Tools are made available to Galaxy by writing a wrapper script and a description and can be distributed via the Galaxy ToolShed. The recommended best practices to manage tool dependencies is the usage of (Bio)conda. Galaxy can also use containers (Docker, Singularity) to run jobs. Galaxy can run workflows on remote resources using its Pulsar network.
Galaxy is integrating support for CWL. As a first step export of ‘abstract CWL’ will be developed, which can serve as metadata (suited e.g. for inclusion in a workflow registry) but is not executable CWL.
ELIXIR runs an EU-wide Galaxy installation, hosted and managed by ELIXIR Germany. https://usegalaxy.eu/ 1 https://galaxyproject.org/ 1
Nextflow is a platform for data-driven computational pipelines executable from the command line and from executable notebooks. Nextflow is specifically designed for scalable and reproducible scientific workflows using software containers. It allows the adaptation of pipelines written in the most common scripting languages. Its domain-specific language (DSL) simplifies the implementation and the deployment of complex parallel and reactive workflows on clouds and clusters.
Nextflow is an open-source platform that has commenced a commercialisation activity.
Nextflow has not yet committed to supporting CWL. https://www.nextflow.io/ 1
Executable (Notebook) Environments
Jupyter is a web-based computational notebook used for literate programming supporting several programming languages. Workflows are composed of interactive programming in a selected language and consist of documented code chunks and their output.
Data provenance is not tracked although some plugins such as Verdant or external tools such as noWorkflow can be used for this, and there are some experimental systems such as ProvBook 1. https://jupyter.org/
RStudio is a web-based computational notebook dedicated to the R statistical software environment. Workflows are composed of interactive programming in the R language and consist of documented code chunks and their output.
Data provenance can be tracked using various R packages such as RDataTracker, adapr, recordr or repo. https://www.rstudio.com/
WorkflowHub.eu is a a registry for workflows developed within EOSC-Life. It is an entirely EOSC-Life product, though co-financed by other projects.

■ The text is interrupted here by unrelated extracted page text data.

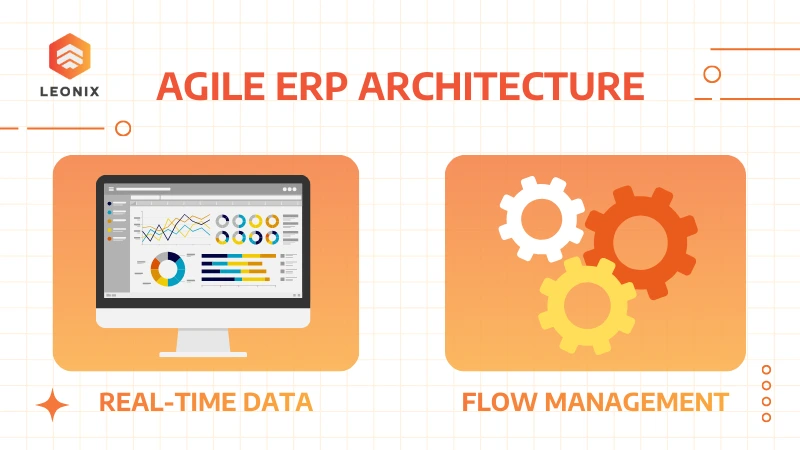 LEONIX

AGILE ERP ARCHITECTURE

REAL-TIME DATA

FLOW MANAGEMENT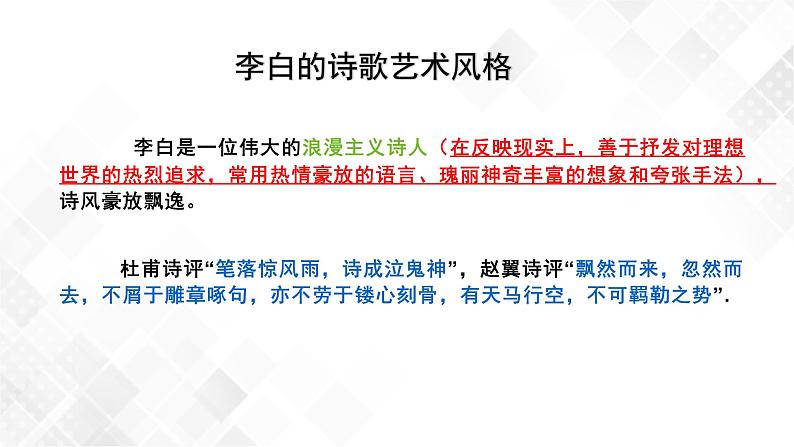 李白的诗歌艺术风格

李白是一位伟大的浪漫主义诗人（在反映现实上，善于抒发对理想世界的热烈追求，常用热情豪放的语言、瑰丽神奇丰富的想象和夸张手法），诗风豪放飘逸。

杜甫诗评“笔落惊风雨，诗成泣鬼神”，赵翼诗评“飘然而来，忽然而去，不屑于雕章啄句，亦不劳于镂心刻骨，有天马行空，不可羁勒之势”.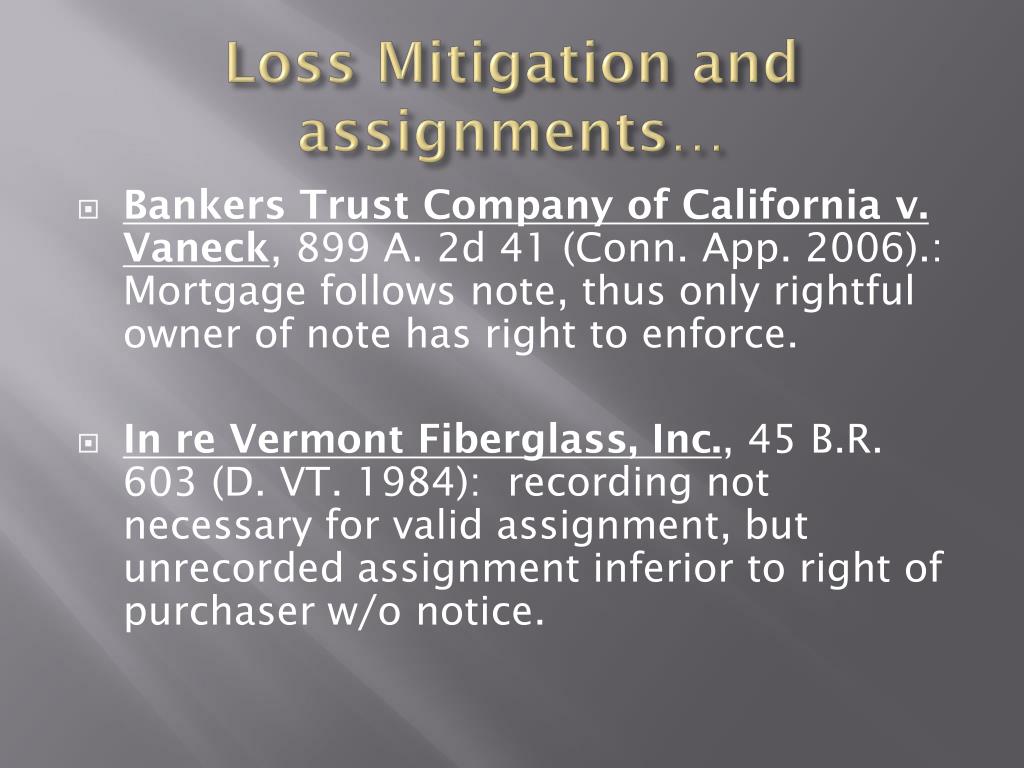 Loss Mitigation and assignments…

Bankers Trust Company of California v. Vaneck, 899 A. 2d 41 (Conn. App. 2006).: Mortgage follows note, thus only rightful owner of note has right to enforce.

In re Vermont Fiberglass, Inc., 45 B.R. 603 (D. VT. 1984): recording not necessary for valid assignment, but unrecorded assignment inferior to right of purchaser w/o notice.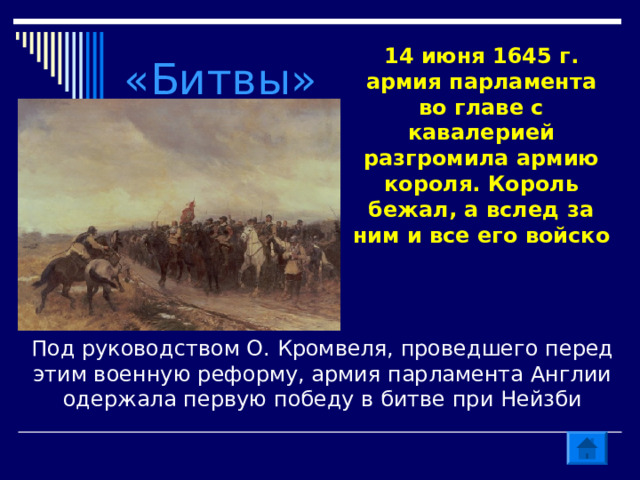 «Битвы»

14 июня 1645 г. армия парламента во главе с кавалерией разгромила армию короля. Король бежал, а вслед за ним и все его войско

Под руководством О. Кромвеля, проведшего перед этим военную реформу, армия парламента Англии одержала первую победу в битве при Нейзби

Despite the relatively recent availability it is already widely used. Search over and launch workflows directly from WorkflowHub in Galaxy.
LifeMonitor is a service developed in EOSC-Life WP2 to support the sustainability and reusability of published computational workflows through long-term periodic testing and workflow analysis. An early alpha version was released in May 2021. LifeMonitor focuses on workflow test monitoring and integration with WorkflowHub through RO-Crate. Life Monitor gets the test metadata from the workflow’s RO-Crate and uses them to communicate with the relevant CI services. The service already supports the submission of workflows with associated test metadata through a specialized RO-Crate profile. Test outcomes are collected and exposed via a RESTful API. Test execution results from Jenkins, Travis CI and GitHub Actions are gathered and exposed under a common interface, accessible by clients authenticated with a WorkflowHub or GitHub identity. Many new features are currently in the works, including a tighter integration with WorkflowHub, e-mail notifications of failing tests, a Web interface and tools to assist in test suite creation and workflow maintenance. The LifeMonitor team participates in the WorkflowHub Club.
RO-Crate is a community effort to establish a lightweight approach to packaging research data with their metadata. It is based on schema.org annotations in JSON-LD, and aims to make best-practice in formal metadata description accessible and practical for use in a wider variety of situations, from an individual researcher working with a folder of data, to large data-intensive computational research environments.